Pasjoli Dessert Menu Pasjoli After-Dinner Drinks List
And here we see Pasjoli's dessert menu, along with the restaurant's selection of after-dinner libations. Click for larger versions.

vanilla ice cream, chocolate sauce
soufflé au chocolat
soufflé au chocolat [$24.00] | bitter chocolate soufflé, vanilla ice cream, candied almonds, chocolate sauce
We enjoyed a pretty much flawless chocolate soufflé, one duly enhanced by those almonds and especially that vanilla ice cream.

gâteau opéra
gâteau opéra [$19.00] | vanilla & passion fruit cake, white chocolate ganache, passion fruit curd, crispy chocolate, mint
The opera cake also delivered thanks to its bang-on layers of saturated sponge and ganache, tarted up by a very tropical, nearly funky passion fruit curd.

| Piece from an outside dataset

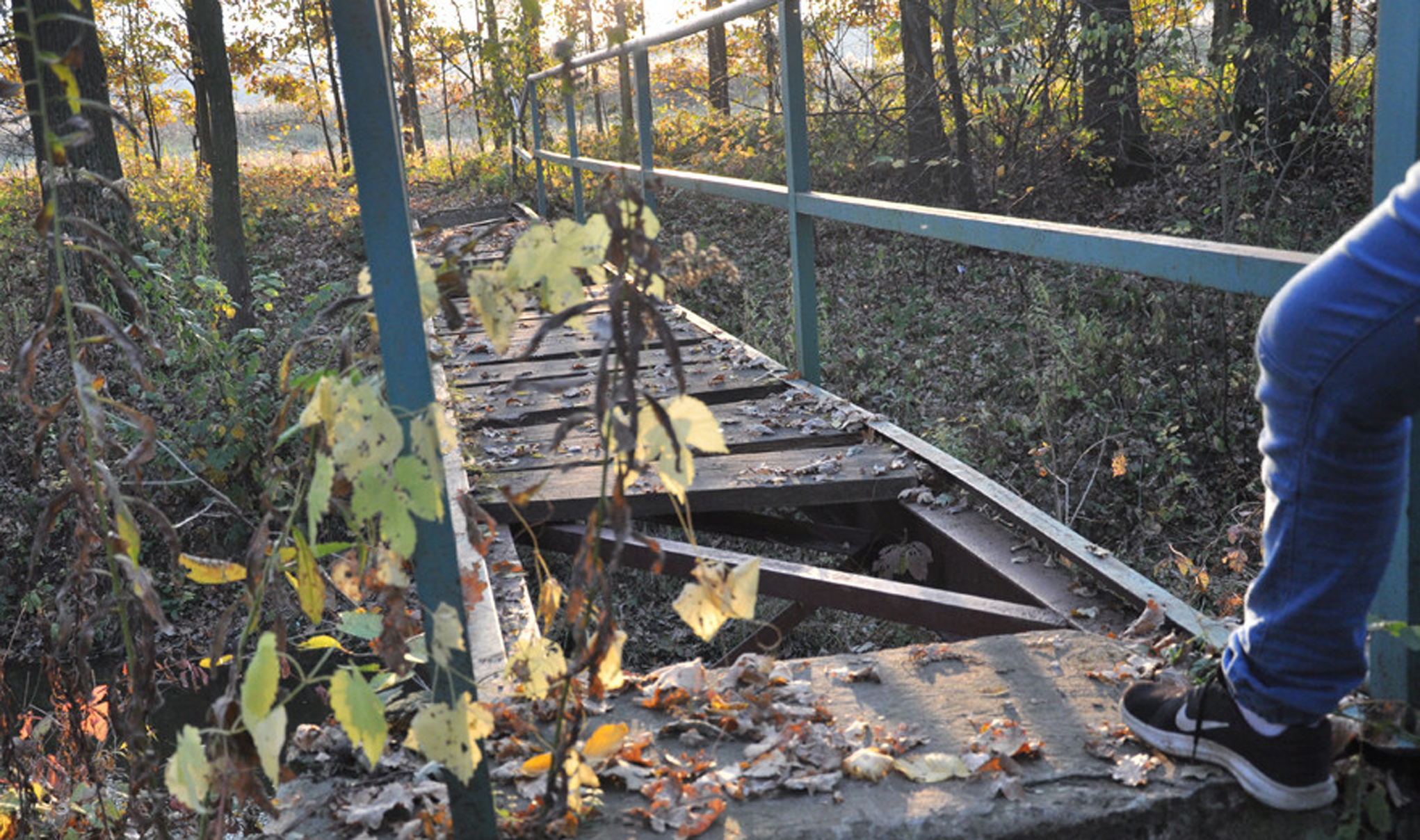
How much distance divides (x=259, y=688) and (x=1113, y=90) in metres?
8.87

We came here mainly for the duck, and it did not disappoint, nor did the rest of the food. Pasjoli is a thoughtful rendition of an upscale bistro, and one of the best French spots in Los Angeles, so it's a real shame that the place lost its Michelin star back at the end of 2022. As for Beran's next move, he's working on a follow-up to Dialogue, his high-end tasting menu place that closed back in November 2020. The still-unnamed restaurant is reportedly debuting this year at 3110 Main Street in SaMo, so that's definitely something to be on the lookout for.

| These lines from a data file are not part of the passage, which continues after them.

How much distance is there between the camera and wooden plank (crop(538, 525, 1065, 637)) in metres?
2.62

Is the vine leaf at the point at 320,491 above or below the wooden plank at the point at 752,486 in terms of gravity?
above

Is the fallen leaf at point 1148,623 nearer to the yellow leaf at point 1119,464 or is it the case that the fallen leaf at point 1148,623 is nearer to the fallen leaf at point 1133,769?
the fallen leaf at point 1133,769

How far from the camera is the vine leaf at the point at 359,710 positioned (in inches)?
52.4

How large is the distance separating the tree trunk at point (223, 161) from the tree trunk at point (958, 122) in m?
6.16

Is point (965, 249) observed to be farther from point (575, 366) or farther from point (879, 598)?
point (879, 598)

Karuizawa Ruby Geisha 34 Year Old Single Malt Whisky
Prior to our dinner, we tasted a sample of the Karuizawa Ruby Geisha 34 Year Old, a Japanese single malt whisky that was matured in a single sherry butt. The nose here was quite appealing, teeming with woodsy spices and dark fruits. In terms of taste, think sherry-soaked oak combined with astringent, medicinal spices, with dark fruits appearing on the mid-palate. We then had the whisky with three drops of water added, which seemed to give the spirit a noticeably more candied character. This was my first time having a whisky from Karuizawa, and while I certainly enjoyed it, I can safely say that I won't be paying the $35,000+ that retailers are asking for a bottle.